I don’t think that’s really what they specifically set out to do, but my ear tends to gravitate towards older sounds and so reference points I was giving them were all ’70s and earlier-’80s records. I was actually surprised because it’s mastered much louder than any vintage records I can think of, but it doesn’t particularly sound like a “modern” mastering job… which is good. I think it’s better to not be time stamped for any particular era.
Members of Magic Circle have been involved with numerous hardcore bands over the years, namely The Rival Mob, Mind Eraser, Boston Strangler, etc. Have you met resistance in the doom/heavy metal scene because of your backgrounds?
At this point, everyone knows the deal and have made up their mind whether they care or not. Three of us have been in a bunch of bands indebted to ’80s hardcore and punk and have made a lot of records doing that stuff. That’s where we came from, but we’ve all always been fans of a pretty wide array of music. Heavy metal and hard rock people have been generally kind and I think, at the end of the day, the people that dig us know we didn’t do this on a lark. We’re in our ninth year as a band now, it’s our third LP and we’ve been really lucky with all the interest we’ve received. It sounds rote, but it really is about the music for us. I don’t care how people look or where they came from if they can’t write a convincing song. I think the people that dig us feel similarly.
Magic Circle as a band is pretty much absent from social media and rarely plays shows; is this an active effort to maintain a degree of obscurity or are those just not things you’re interested in?

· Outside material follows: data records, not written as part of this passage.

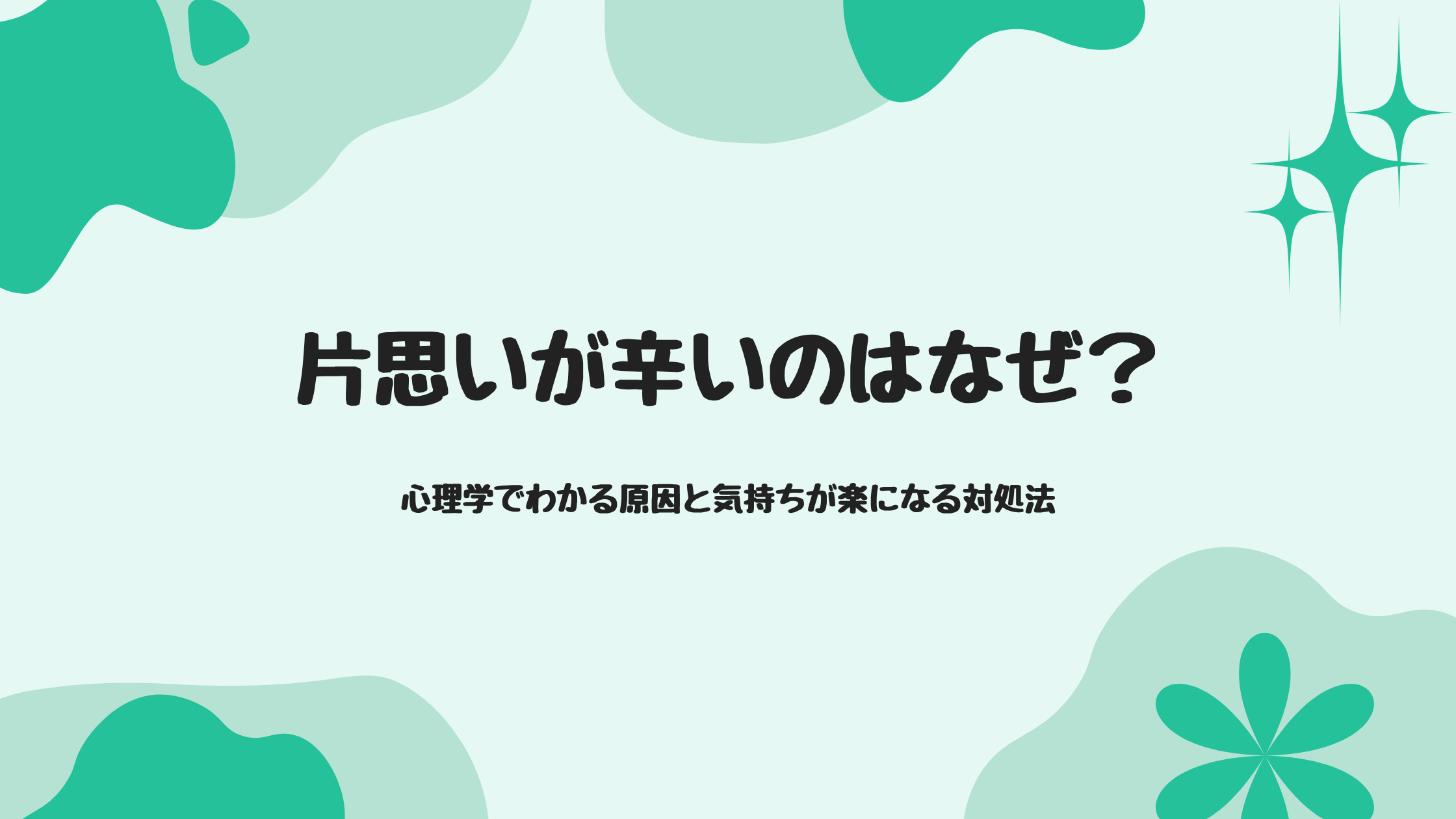 片思いが辛いのはなぜ？心理学でわかる原因と気持ちが楽になる対処法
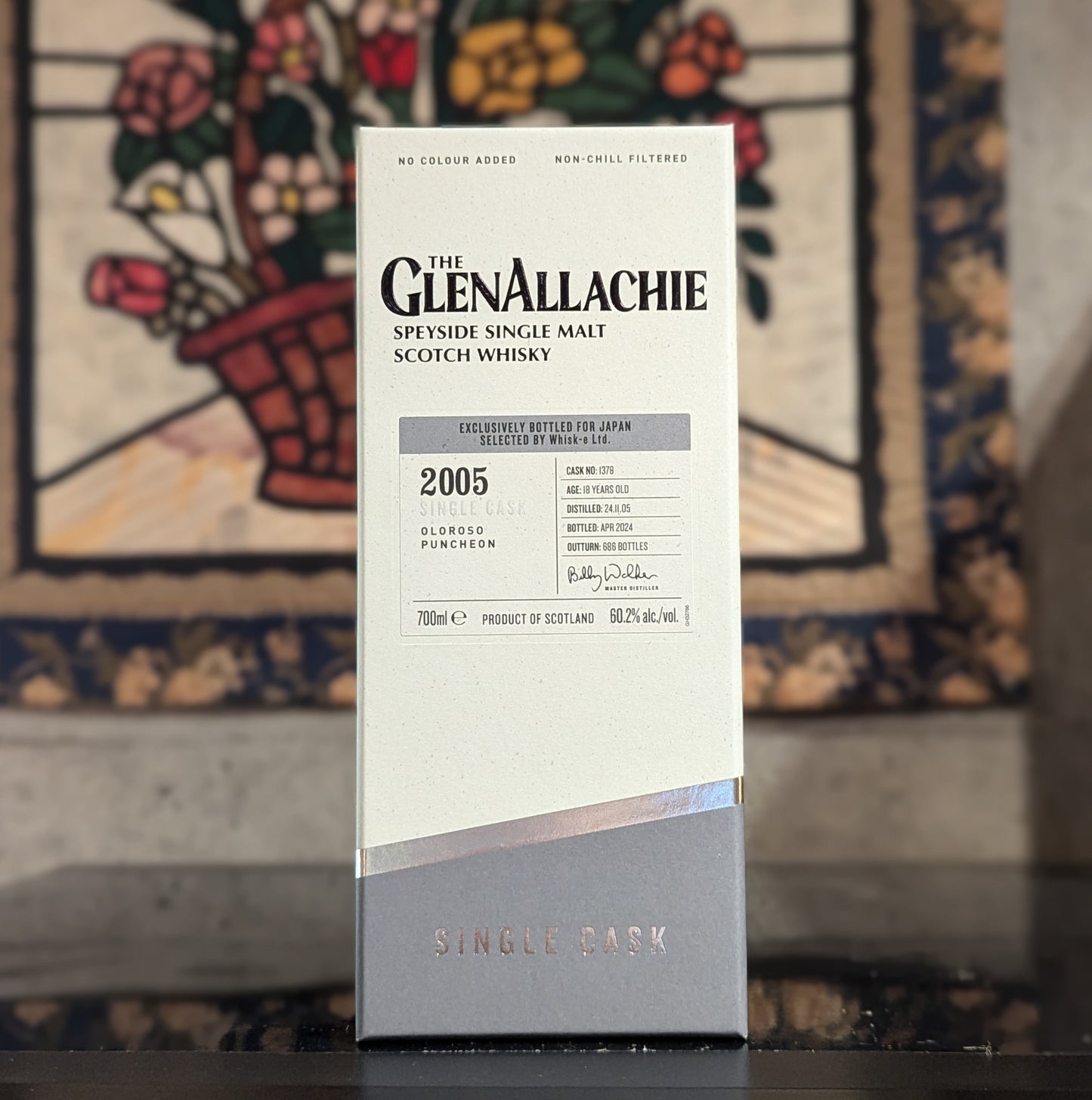 グレンアラヒー2005 オロロソシェリーパンチョン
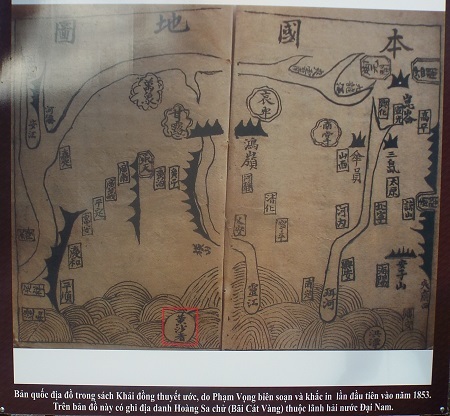 Bản quốc địa đồ trong sách 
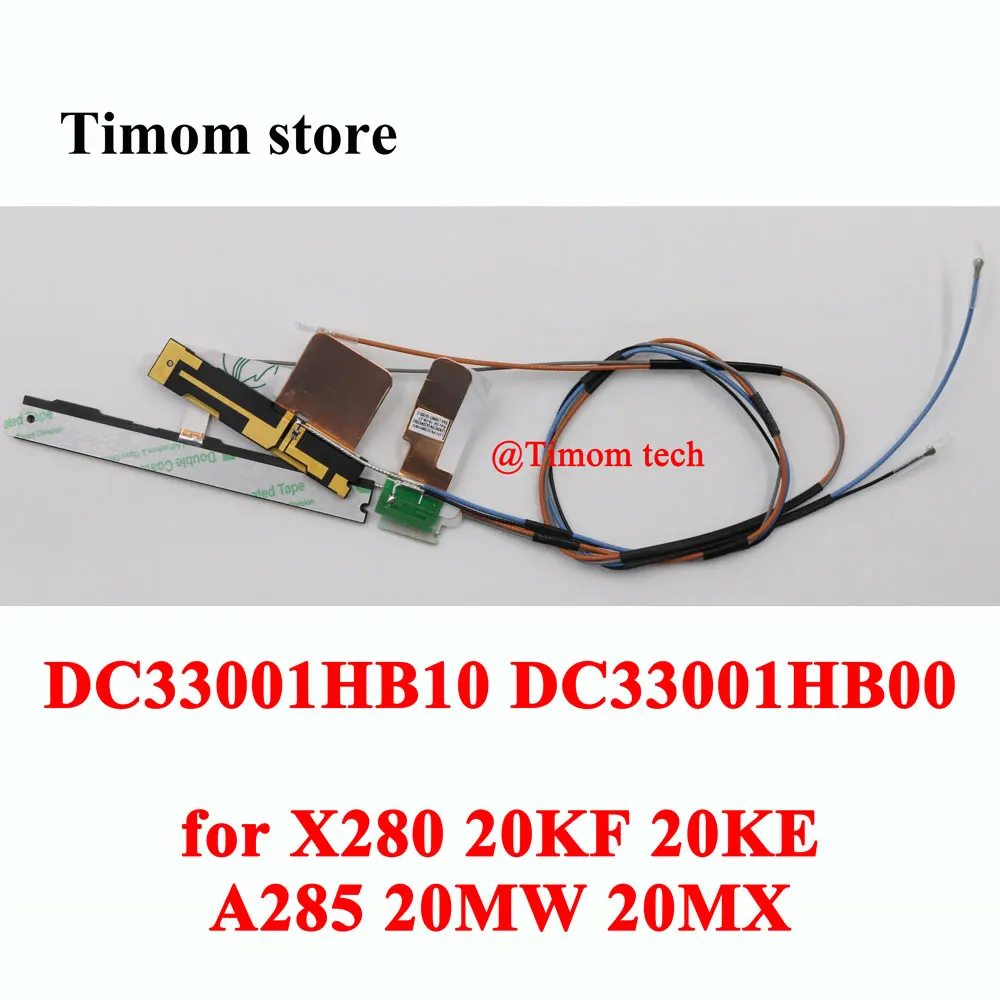 

DC33001HB10 DC33001HB00 FOR X280 20KF 20KE ThinkPad A285 20MW 20MX Original New WWAN WLAN Amphenol ANTENNA FRUPN 01YN076 01YN077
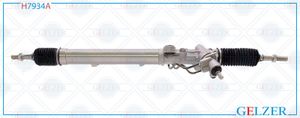 Рулевой механизм ГУР Lexus LX470, Toyota Land Cruiser 100 (Аналог) h7934a Gelzer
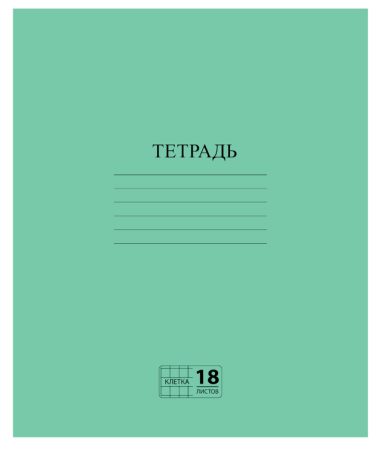 Тетрадь 18 л. клетка Пифагор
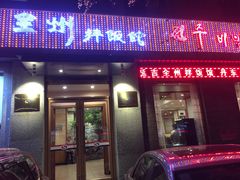 门面-全州拌饭馆(断桥店)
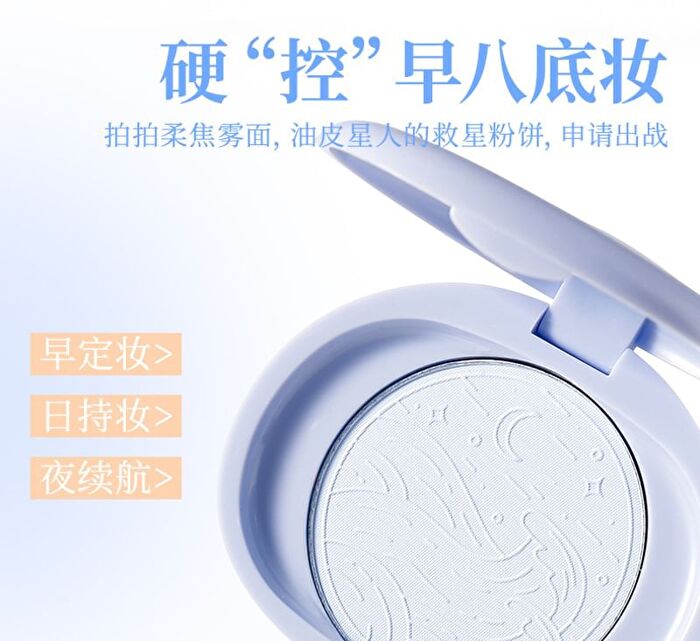 Cloud Island Clear Oil Control Pressed Powder - 3 Colors - #2 Cloudy skin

Social media is like… I don’t really know what it can do for a band of our size. I follow a lot of big bands and musicians on social media, and if you’re Gene Hoglan and you’re playing a different place every weekend and promoting your latest endorsements and whatnot, it’s worth it. But it just seems silly to me for a band playing gigs less than once a month. I’m not trying to spam people.
As far as the gigging goes…We go through busy years and slower ones. In the last couple, we’ve added a new guitar player [Renato Montenegro] and written and recorded a new LP, so it’s been a lot of time woodshedding and getting him up to speed, not much playing live. We’re hoping to get out in front of more crowds in the next year. There’s no real effort to be obscure—if people don’t know where to find us, our label 20 Buck Spin can always kick ’em one of our personal emails. I’m sure he’ll be really happy I said that.